=== Texto de análisis ===
El cual además tiene acceso a nuevas tecnologías. Las transformaciones en los medios y estilos de comunicación—las redes sociales—le permite expresar su frustración y coordinar la protesta. Ello erosiona las jerarquías existentes, las que originan en las instituciones de la democracia representativa; partidos, legislaturas y los arreglos constitucionales que sostienen dicho orden político. La paradoja es que, como acción comunicativa, las redes generan horizontalidad en las relaciones sociales e inmediatez, pero solo la ilusión de más o mejor democracia.
Lo cual bien puede resultar en una relación mutuamente excluyente, como en la Primavera Árabe. Occidente, como sea se defina el término, no está inmunizado contra una similar regresión autoritaria. Esto es lo que denota la noción de “populismo”, un concepto impreciso que no obstante identifica una idea de la política igualmente mesiánica y cuya premisa fundamental es que la democracia liberal no da respuestas a las demandas de una sociedad informada y conectada. En la relación líder-masas del siglo XXI el teléfono ha reemplazado al balcón.
Agréguese otro rasgo sistémico de los procesos sociales de este mismo “occidente”. Un reciente estudio de la OCDE, “¿Un ascensor social roto? Cómo promover la movilidad social”, da cuenta de la abrupta desaceleración de la movilidad ascendente. Para alguien nacido en un hogar de los más bajos ingresos, le tomaría dos generaciones llegar al ingreso promedio en Dinamarca, cuatro generaciones en España, cinco en el Reino Unido y Estados Unidos, y luego seis en Chile, siete en Argentina, nueve en Brasil y once en Colombia.
=== Registros ===
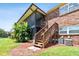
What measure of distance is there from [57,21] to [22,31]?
3.53 meters

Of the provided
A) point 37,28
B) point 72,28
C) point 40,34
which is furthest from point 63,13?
point 37,28

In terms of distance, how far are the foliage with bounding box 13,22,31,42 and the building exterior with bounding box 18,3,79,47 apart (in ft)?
1.51

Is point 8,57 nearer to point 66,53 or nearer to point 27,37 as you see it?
point 66,53

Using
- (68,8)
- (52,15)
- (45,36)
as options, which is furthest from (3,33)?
(68,8)

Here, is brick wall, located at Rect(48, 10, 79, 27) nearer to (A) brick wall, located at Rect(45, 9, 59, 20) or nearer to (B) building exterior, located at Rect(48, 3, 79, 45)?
(B) building exterior, located at Rect(48, 3, 79, 45)

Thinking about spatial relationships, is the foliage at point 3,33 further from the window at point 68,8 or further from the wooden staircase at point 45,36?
the window at point 68,8

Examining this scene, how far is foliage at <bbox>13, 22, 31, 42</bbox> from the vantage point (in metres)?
14.9

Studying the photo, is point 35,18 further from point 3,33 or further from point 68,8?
point 68,8

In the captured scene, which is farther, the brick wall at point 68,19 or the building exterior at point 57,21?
the building exterior at point 57,21

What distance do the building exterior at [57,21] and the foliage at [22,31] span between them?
0.46 meters

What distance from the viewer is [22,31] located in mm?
15242

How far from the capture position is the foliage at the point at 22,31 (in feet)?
48.8

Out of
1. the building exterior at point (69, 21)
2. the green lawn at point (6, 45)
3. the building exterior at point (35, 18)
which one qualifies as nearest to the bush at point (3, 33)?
the green lawn at point (6, 45)

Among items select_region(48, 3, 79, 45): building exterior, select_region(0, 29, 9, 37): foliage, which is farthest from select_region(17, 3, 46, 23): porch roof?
select_region(0, 29, 9, 37): foliage
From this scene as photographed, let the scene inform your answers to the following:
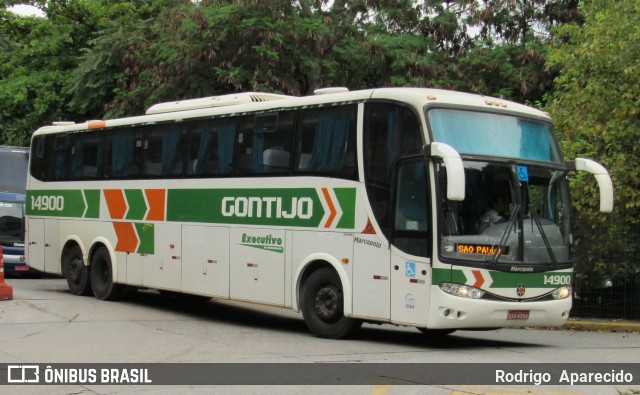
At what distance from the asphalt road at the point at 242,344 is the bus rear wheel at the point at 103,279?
19.9 inches

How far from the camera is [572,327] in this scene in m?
17.0

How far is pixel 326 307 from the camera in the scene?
1351 cm

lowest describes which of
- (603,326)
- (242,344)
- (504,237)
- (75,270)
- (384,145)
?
(603,326)

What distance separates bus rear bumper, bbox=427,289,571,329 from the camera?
1182 centimetres

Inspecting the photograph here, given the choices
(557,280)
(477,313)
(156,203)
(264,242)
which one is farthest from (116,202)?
(557,280)

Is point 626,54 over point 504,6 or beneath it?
beneath

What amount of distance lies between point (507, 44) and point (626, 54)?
29.1 feet

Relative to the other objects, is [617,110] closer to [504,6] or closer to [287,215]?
[287,215]

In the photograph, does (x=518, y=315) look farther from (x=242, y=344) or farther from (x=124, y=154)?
(x=124, y=154)

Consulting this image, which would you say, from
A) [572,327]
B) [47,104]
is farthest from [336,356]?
[47,104]

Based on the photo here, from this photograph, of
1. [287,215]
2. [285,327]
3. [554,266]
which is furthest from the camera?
[285,327]

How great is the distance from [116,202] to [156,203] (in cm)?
152

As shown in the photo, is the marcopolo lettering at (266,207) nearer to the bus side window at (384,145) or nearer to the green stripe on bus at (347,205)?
the green stripe on bus at (347,205)

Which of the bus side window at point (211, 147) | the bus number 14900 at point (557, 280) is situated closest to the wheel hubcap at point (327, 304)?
the bus number 14900 at point (557, 280)
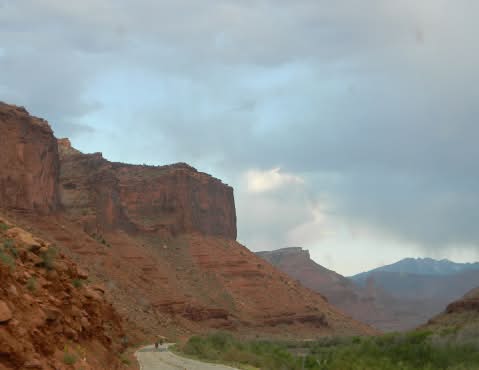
===
Ejercicios:
a: Transcribe del texto de análisis el pasaje que empieza en las palabras que contienen "El cual además" y termina después de "o mejor democracia.".
b: Según el texto de análisis, ¿por qué las transformaciones en los medios de comunicación erosionan las jerarquías de la democracia representativa?
c: De acuerdo con el estudio de la OCDE citado en el texto de análisis, ¿cuántas generaciones le tomaría a alguien nacido en un hogar de los más bajos ingresos llegar al ingreso promedio en Chile?

Soluciones:
a:
El cual además tiene acceso a nuevas tecnologías. Las transformaciones en los medios y estilos de comunicación—las redes sociales—le permite expresar su frustración y coordinar la protesta. Ello erosiona las jerarquías existentes, las que originan en las instituciones de la democracia representativa; partidos, legislaturas y los arreglos constitucionales que sostienen dicho orden político. La paradoja es que, como acción comunicativa, las redes generan horizontalidad en las relaciones sociales e inmediatez, pero solo la ilusión de más o mejor democracia.

b: Porque las redes sociales permiten expresar la frustración y coordinar la protesta. Eso erosiona las jerarquías que se originan en las instituciones de la democracia representativa: partidos, legislaturas y arreglos constitucionales.

c: Seis generaciones.